Certain reforms, particularly those involving caps, will require even more precise reporting at key deadlines than in previous years.
SMSF practitioners will need to be able to easily identify clients who need attention at certain deadlines – such as those with balances above $1.6 million and those with transition to retirement income streams.
As a result, Class chief executive Kevin Bungard believes many SMSF firms will essentially be forced into upgrading in order to stay compliant and provide timely services to their clients.
“As part of the legislation, you’ll now be required within ten business days to report on any anything that’s been transferred into the pension phase,” Mr Bungard said.
“It’s going to be very, very difficult for SMSF firms to meet their obligations, unless they embrace technology.”
While recent years have seen a deep divide emerge in the SMSF space between cloud users and those reluctant to make the move, Smithink’s founder David Smith believes that for most the cloud is a foregone conclusion.

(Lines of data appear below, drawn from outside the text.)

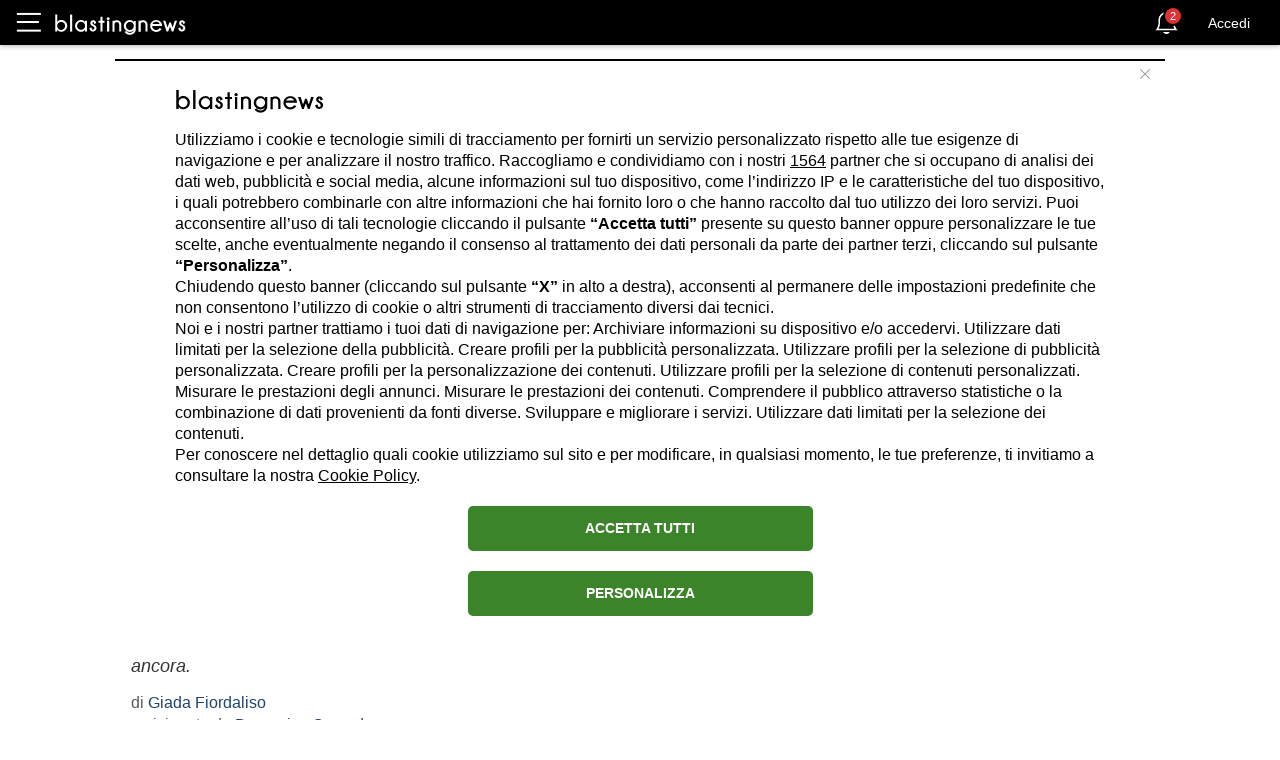

--- FILE ---
content_type: text/html; charset=utf-8
request_url: https://it.blastingnews.com/app/tracking/
body_size: 199
content:
{"status":2,"analytics_property":[],"analytics_property_all_data":[],"dealer_id":false,"author_id":"4745423","optimize_key":null}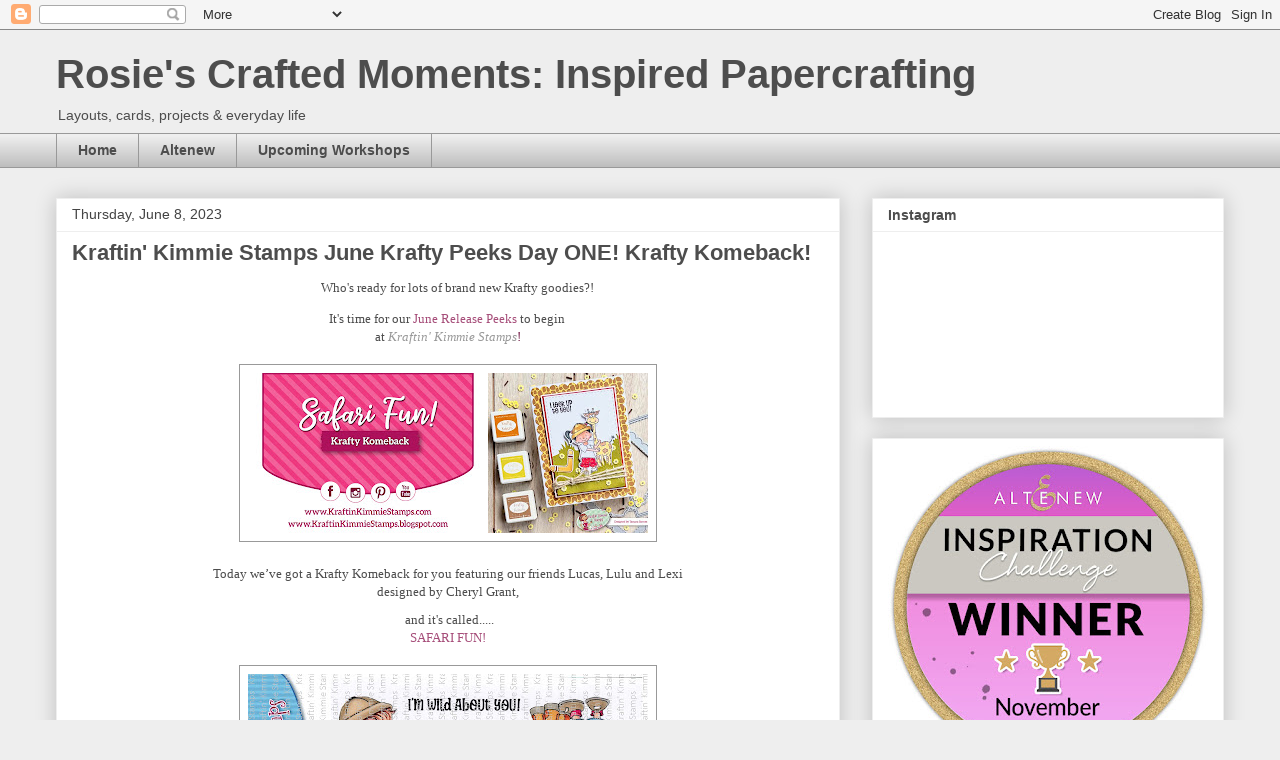

--- FILE ---
content_type: text/html; charset=UTF-8
request_url: https://fresh.inlinkz.com/widget/564b23a2a5ae4271b336abbb33de818d
body_size: 1958
content:
<!DOCTYPE html>
<html lang="en">
<head>
    <meta charset="utf-8">
    <meta http-equiv="X-UA-Compatible" content="IE=edge">
    <meta name="viewport" content="width=device-width, initial-scale=1">
    

    <link rel="stylesheet" href="/css/widget/app.css?id=c0f0f1ea1d2b47ba2fa4">

    <!-- CSRF Token -->
    <meta name="w-csrf-token" content="zkRzI7IYKdWmnHGbFTGCZw5lV3lu0S5poxiPSNez">

    <style>
        #please-wait {
            position: absolute;
            top: 0;
            left: 0;
            width: 100%;
            height: 200px;
            transition: 0.15s all ease;
            opacity: 1;
            pointer-events: none;
            z-index: 99;
        }

        #please-wait > span {
            position: absolute;
            transform: translateX(-50%) translateY(-50%);
            top: 50%;
            left: 50%;
            text-align: center;
            /*padding: 13px;*/
            font-size: 15px;
            font-weight: bold;
            color: #3498db;
            border-radius: 4px;
            line-height: 1;
        }

        #frog-loader {
            transition: fill-opacity 0.5s, stroke-width 0.5s, opacity 0.5s;
            width: 90px;
            padding-bottom: 10px;
            fill: #3498db;
            fill-opacity: 0;
            stroke: #3498db;
            stroke-width: 5px;
            opacity: 0;
        }

        #frog-loader.loaded {
            stroke-width: 0;
            fill-opacity: 1;
        }

        #frog-loading {
            font-size: 20px;
        }

        .transparent-body {
            background: transparent;
            border: 1px solid rgba(240,240,240,0.5);
            border-radius: 2px;
        }

        #fallback {
            position: absolute;
            transform: translateX(-50%) translateY(-50%);
            top: 90%;
            left: 50%;
            text-align: center;
            font-size: 15px;
            display: none;
        }

        #fallback.shown {
            display: block;
        }

        #fallback a {
            color: #5f5f5f;
        }

        #fallback a:hover {
            color: #000;
        }
    </style>
</head>


<body class="">
    <!--FROG LOADER-->
    <div id="please-wait">
        <span>
            <div id="frog-loader"></div>
            <div id="frog-loading">Loading...</div>
        </span>

    </div>

    
        
            
        
    

    <!--ACTUAL WIDGET-->
    <div id="__ILWidgetContainer">
        <div id="__ILData" data-campaign="{&quot;checks&quot;:{&quot;blocks_mixed_content&quot;:false,&quot;preloads_input_url&quot;:false,&quot;host_is_inlinkz&quot;:false},&quot;id&quot;:&quot;564b23a2a5ae4271b336abbb33de818d&quot;,&quot;type&quot;:&quot;image_text&quot;,&quot;title&quot;:&quot;June Krafty Peeks... Day ONE! A Krafty Komeback - Safari Fun! DT Entries&quot;,&quot;description&quot;:&quot;&lt;div&gt;Hop around to see what our wonderful Design Team has come up with for Day ONE of our June Krafty Peeks!!&lt;\/div&gt;&quot;,&quot;opens&quot;:1685758680,&quot;closes&quot;:1685758980,&quot;open_now&quot;:false,&quot;closed_at&quot;:1685758980,&quot;closed_by&quot;:&quot;time&quot;,&quot;closed_temp&quot;:false,&quot;isGiveaway&quot;:false,&quot;hasWinner&quot;:false,&quot;mayLoad&quot;:true,&quot;hidden_index&quot;:false,&quot;advanced&quot;:{&quot;linkless&quot;:false,&quot;backlinks&quot;:false,&quot;order&quot;:&quot;oldest&quot;,&quot;size&quot;:&quot;medium&quot;,&quot;pagination_default&quot;:25,&quot;max_entries&quot;:null,&quot;max_entries_per_site&quot;:null},&quot;owner&quot;:{&quot;id&quot;:&quot;dc0556968aa0459480497cc318cf5ed9&quot;,&quot;sites&quot;:[{&quot;component&quot;:&quot;kraftinkimmiestamps.blogspot.com&quot;,&quot;subdomain&quot;:&quot;kraftinkimmiestamps&quot;,&quot;domain&quot;:&quot;blogspot.com&quot;,&quot;blurredThumbnail&quot;:&quot;\/\/inlinkz.nyc3.digitaloceanspaces.com\/blog_thumbs\/blurred\/&quot;}],&quot;followers&quot;:[&quot;3651ff96bdce4d4a87f0df3c59107477&quot;,&quot;39537dadea1d4fad967e63f620770735&quot;,&quot;55e4b8f7a5e544738362063276e3df49&quot;,&quot;ebce6e68d1f94088a980769b5241a028&quot;,&quot;b918d6cc3bf04277be731f452d94a480&quot;,&quot;7d0f4c44bb754172b953b32837cf9df2&quot;,&quot;44720166f5c54223a018d433fd91e396&quot;,&quot;ca985bed251747e9ba0e87d56ae0f5b7&quot;,&quot;b156a98b8b7d4879a4516741c5476ea2&quot;,&quot;598c1510b39d47d5a004ff1b02ec62b4&quot;,&quot;35ab7cfd63cb4f67aeb35bca3cf8c1e9&quot;,&quot;aea1b2666afd418dbd99dbabfac237c4&quot;,&quot;5c8fdd3e40ea488eac230be2d3ac0188&quot;,&quot;40190edca6c5453caa2d45d3c5b047a8&quot;,&quot;61d4eda692bb4e6f92f40f6fca41f1eb&quot;,&quot;558083c12e404da5a17428787c5048c6&quot;,&quot;45944c3d1a9d438b844f1818614a83e7&quot;,&quot;6d799eb66e37474ab6f2c04139cee932&quot;,&quot;1ba07969cdbf4a3f998baf790b6bb6b5&quot;,&quot;67dae3d996e64eaa9f810b1033bdd6d0&quot;],&quot;host_url&quot;:&quot;https:\/\/creative-love-affair.blogspot.com\/2023\/06\/kks-june-krafty-peeks-day-one-krafty.html?fbclid=IwAR31-h0P_ptP74YYlKNVOIaGMeRi5PAfR0AV0JiROfVRvUVjidhHAlXHdVw_aem_th_AYo6y78uUZzut6K5vOoJJ8OcTI4T8866AgTF7pCdnZpOVeBx3b-39_nCyp22bx05lcU&quot;,&quot;subscription&quot;:{&quot;role&quot;:&quot;legacy_user&quot;,&quot;features&quot;:{&quot;whitelabel&quot;:false,&quot;direct_links&quot;:true,&quot;bloghops&quot;:true}}},&quot;entrant&quot;:null,&quot;links&quot;:{&quot;widget-1&quot;:&quot;https:\/\/fresh.inlinkz.com\/documentation#why-do-i-need-to-verify-my-entry&quot;,&quot;widget-ff&quot;:&quot;https:\/\/fresh.inlinkz.com\/documentation#why-do-i-get-a-message-this-connection-is-not-secure&quot;,&quot;widget-4&quot;:&quot;https:\/\/fresh.inlinkz.com\/documentation#how-do-i-add-a-link-to-a-link-party&quot;}}">
            <widget></widget>
        </div>
    </div>

    
    <script src="/js/widget/FrogLoader.js?id=3c29aa30d5ebd92df03c"></script>
    <script async src="/js/widget/widget.js?id=21602890a43ce0540915"></script>
</body>
</html>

“The core admin platforms from the major suppliers are now moving down the cloud road. That means SMSF providers and admin companies all have to embrace it because the cloud platform is clearly the key ingredient to their services,” Mr Smith said.
“For most firms, I think it’s a crucial part of their strategy and obviously reduces the cost of their core technologies, making it more efficient and hopefully improving their client service as well.”